◆ What you are asked to do
Exactly reproduce the lines from the one containing "Appartement in Fuseta" through the last line of the data, both ends included, leaving out pictures.

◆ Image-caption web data
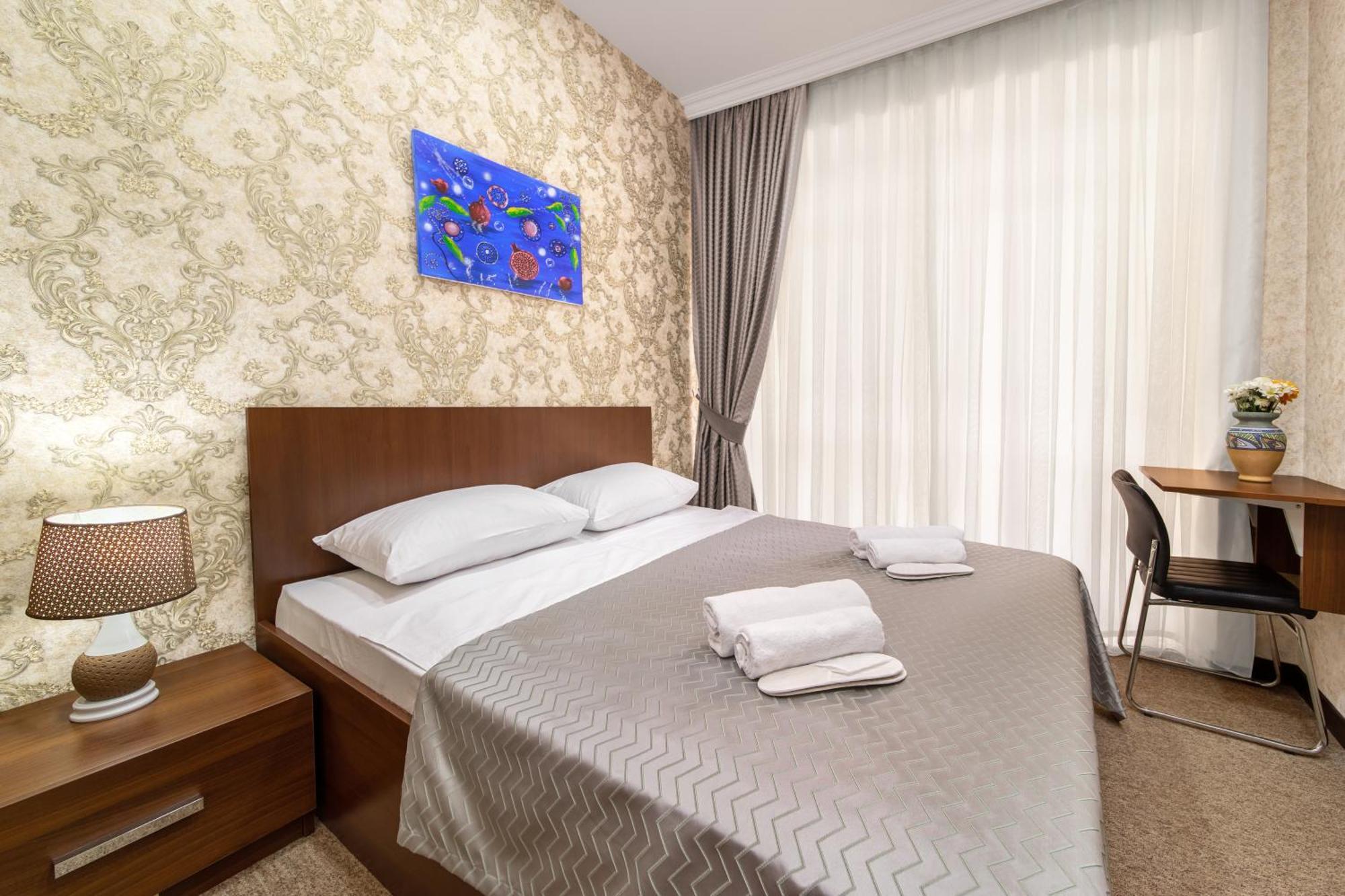 Amea Baku Hotel Номер фото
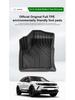 Custom Fit TPE Floor Mats for Opel Mokka E (2021-2024 Models)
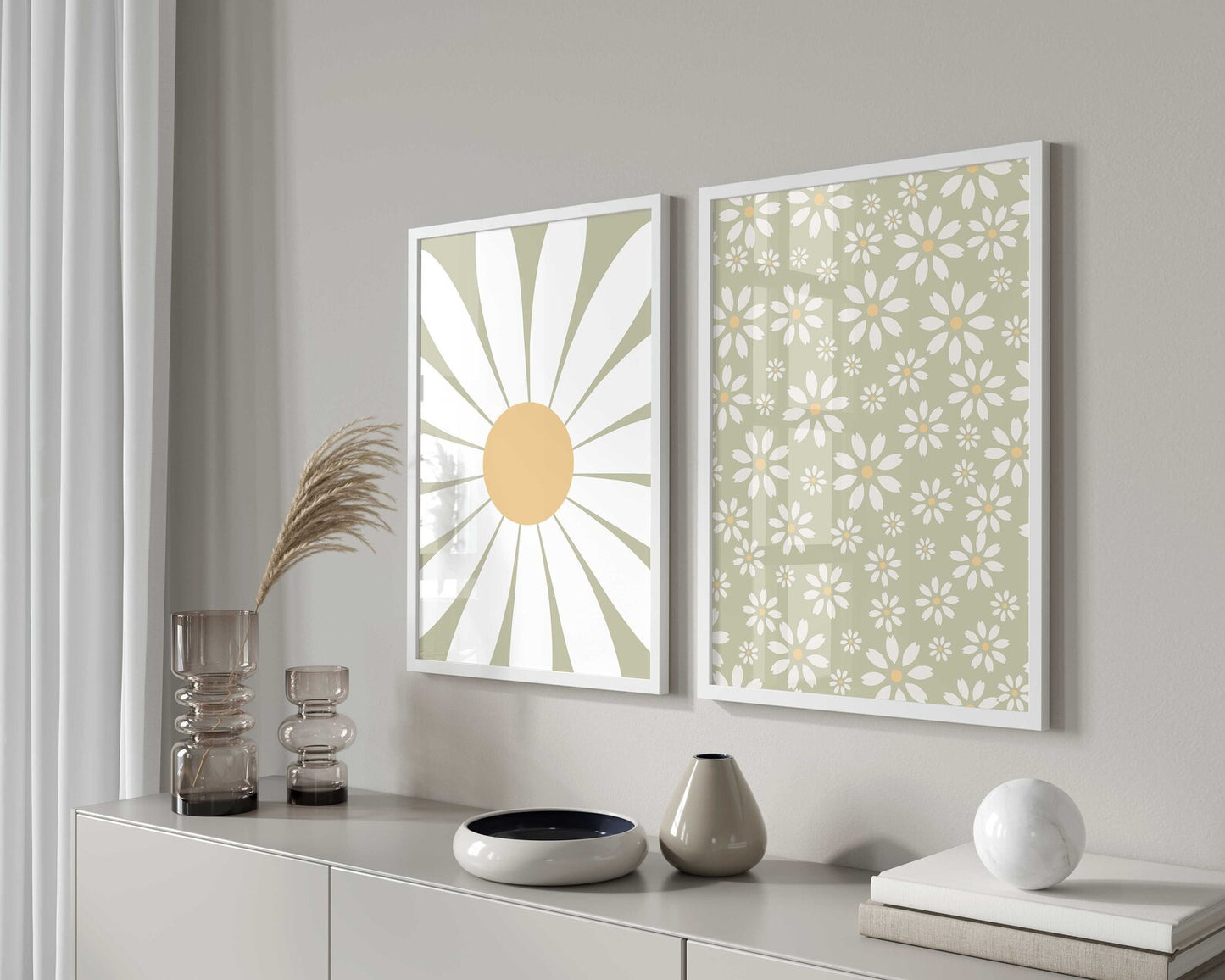 Pastel Green Gallery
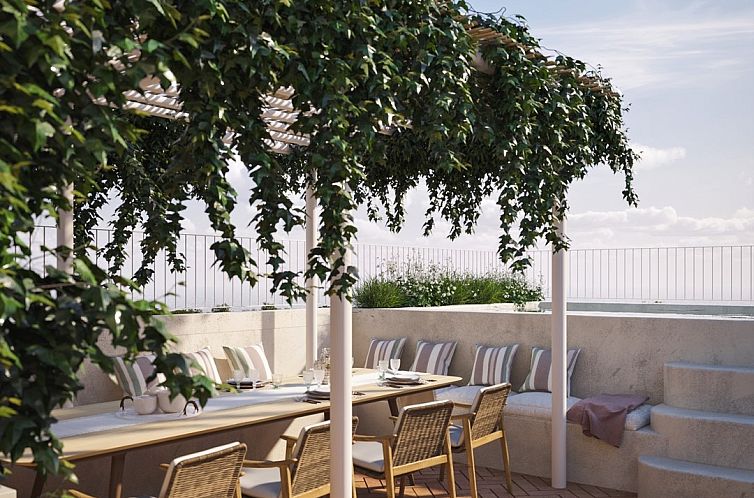 Appartement in Fuseta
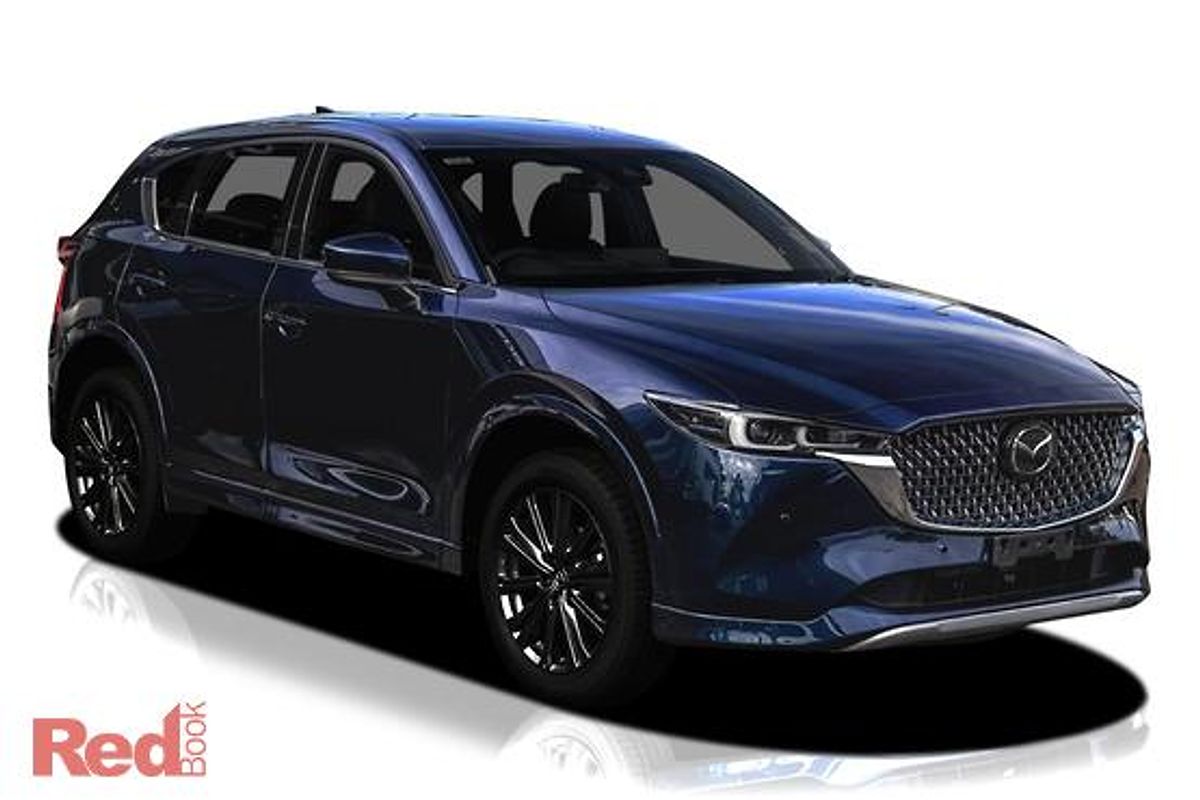 2025 Mazda CX-5 G25 Akera KF Series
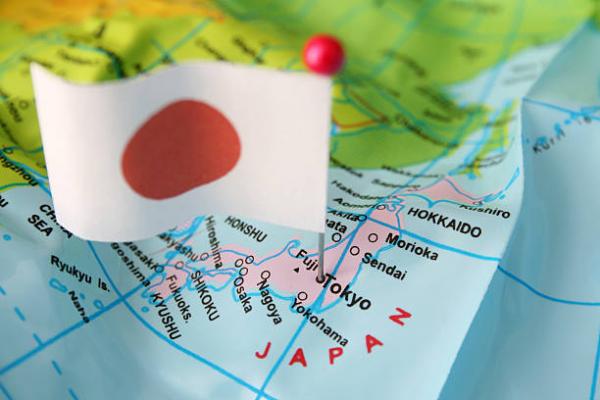 Olio, Giappone: mercato import in ascesa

◆ Finished exercise
 Appartement in Fuseta
 2025 Mazda CX-5 G25 Akera KF Series
 Olio, Giappone: mercato import in ascesa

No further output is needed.